Продолжите приведенный ниже рассказ о деревенском детстве в эвакуации, начав сразу после последней фразы.

[Отрывок из источника]:
- - - -

Однако ему эта роль тоже не подходила. Мы долго спорили, но так и не смогли договориться - никто не хотел быть «фашистом». Игра в тот раз не состоялась, но мы познакомились,  понравились друг другу,  и я пригласил его в дом. С тех пор мы стали часто встречаться. Юра был местный, деревенский, нигде дальше ближайшего села не бывал и никогда не видел большого города. Его интересовало всё: какой высоты бывают городские дома, какой ширины улицы, как быстро ездят трамваи и троллейбусы, много ли в городе машин и ездят ли на лошадях? Я с удовольствием рассказывал ему о жизни в Ленинграде, об эвакуации, о бомбёжке нашего эшелона немецкими самолётами, о зверях-фашистах и, не стесняясь, фантазировал, если чего-то не знал и не видел.  Потом я слушал его рассказы о здешних местах: деревне, лесах, озёре; о походах за ягодами и грибами, о встречах с волками и медведями. По-видимому, он тоже непомерно хвастался и фантазировал, но нам обоим было хорошо вместе. Мы оба ненавидели фашистов и желали им всем скорейшей гибели, хотя я с ними был знаком немного ближе.

Дружба с Юрой существенно скрасила мою деревенскую жизнь. Теперь мы вместе гуляли по деревне, катались с горки на санках, играли в войну с другими ребятами.  А однажды  юрина мама даже покатала нас на лошади, запряжённой в большие сани. По наезженной за зиму дороге, усыпанной лошадиными катышками, лошадь бежала легко, из её ноздрей валил пар, ледяные брызги из под копыт покалывали лицо, морозный воздух перехватывал дыхание.  За нашими санями гнались мальчишки - было необыкновенно  интересно и весело.

Мама писала много писем, разыскивая наших родных и близких. Война разбросала их по всей стране. И вот, наконец, пришло долгожданное письмо от папы. Он сообщал, что завод, на котором он много лет работал до войны, эвакуирован, что сам он отозван с Дальнего востока и теперь находится в Челябинске, что при первой возможности он приедет за нами.

Теперь я ждал папу каждый день. Но проходили дни и недели, а его всё не было. И вот однажды, когда у мамы был выходной день, и она не ушла на работу, я, сидя на подоконнике, наблюдал, как воробьи дерутся около кучки свежего конского навоза.  Вдруг на дороге появился молодой мужчина в чёрном овчинном полушубке, меховой шапке и бурках, везущий детские санки. По внешнему виду он не походил на нашего, деревенского. В деревне остались только старики и инвалиды. Обернувшись, я сказал маме:

-  Посмотри, какой-то незнакомый дядя идёт по улице и, наверное, к нам! – В это время мужчина повернул к нашим воротам.

Мама бросилась к окну и закричала:

-        Да это же наш папа! Ты что не узнал его?!

- - - -

[Фрагмент источника]:
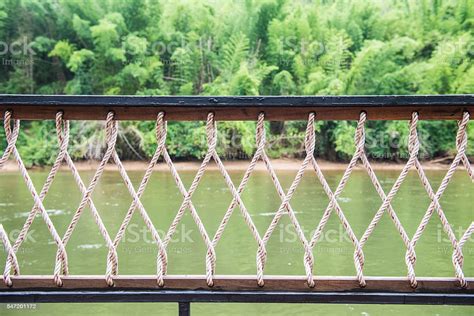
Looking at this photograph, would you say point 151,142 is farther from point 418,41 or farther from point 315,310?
point 315,310

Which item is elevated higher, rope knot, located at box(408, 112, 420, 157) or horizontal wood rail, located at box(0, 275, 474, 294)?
rope knot, located at box(408, 112, 420, 157)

- - - -

[Ответ ниже]:
Я действительно поначалу не узнал папу: слишком долго не видел его, да и одет он был совсем не так, как раньше, до войны. И только, когда он вошёл в дом, снял полушубок и шапку, я с криком: «Папа, папочка!» бросился ему на шею. Он долго обнимал и целовал меня, взяв на руки, и я отвечал тем же, с наслаждением вдыхая родной запах, и  все вокруг - и мама, и тётя Оля, и Васька  - плакали и радовались вместе с нами!  Шоколадку, как бывало всегда до войны, он на этот раз не принёс; зато достал из мешка, и подарил мне набор фотокарточек: совсем маленьких, собранных в растягивающуюся, как гармошка, маленькую книжечку, на которых были изображены обитатели зоосада. Здесь были львы и тигры, бегемоты и жирафы, зебры и пони, носатые пеликаны и хищные орлы. Я был счастлив таким подарком и потом, всю войну, да и долгое время после её окончания, бережно хранил и с гордостью показывал своим друзьям.

Оказалось, что у папы совсем мало времени. В тот же день, тепло, как с родными, распрощавшись с нашими добрыми хозяевами и обменявшись сувенирами на память, мы вначале на лошадях, затем на грузовике, а в конце на поезде - уехали в незнакомый Челябинск, который на целые пять лет стал для меня родным городом.

Перед отъездом папа предложил тёте Оле деньги за её заботу и доброту к нам с мамой, но она с негодованием отказалась:

-  Христос с тобой! Мы живём в своей деревне, среди родных и близких людей, в своём, хоть и не богатом доме, а вы - неизвестно сколько времени ещё  будете скитаться по чужим углам. Деньги вам больше нужны. Оставьте их себе, и да поможет вам Бог! -  Она перекрестилась и вытерла ладонью катившуюся по щеке  слезу.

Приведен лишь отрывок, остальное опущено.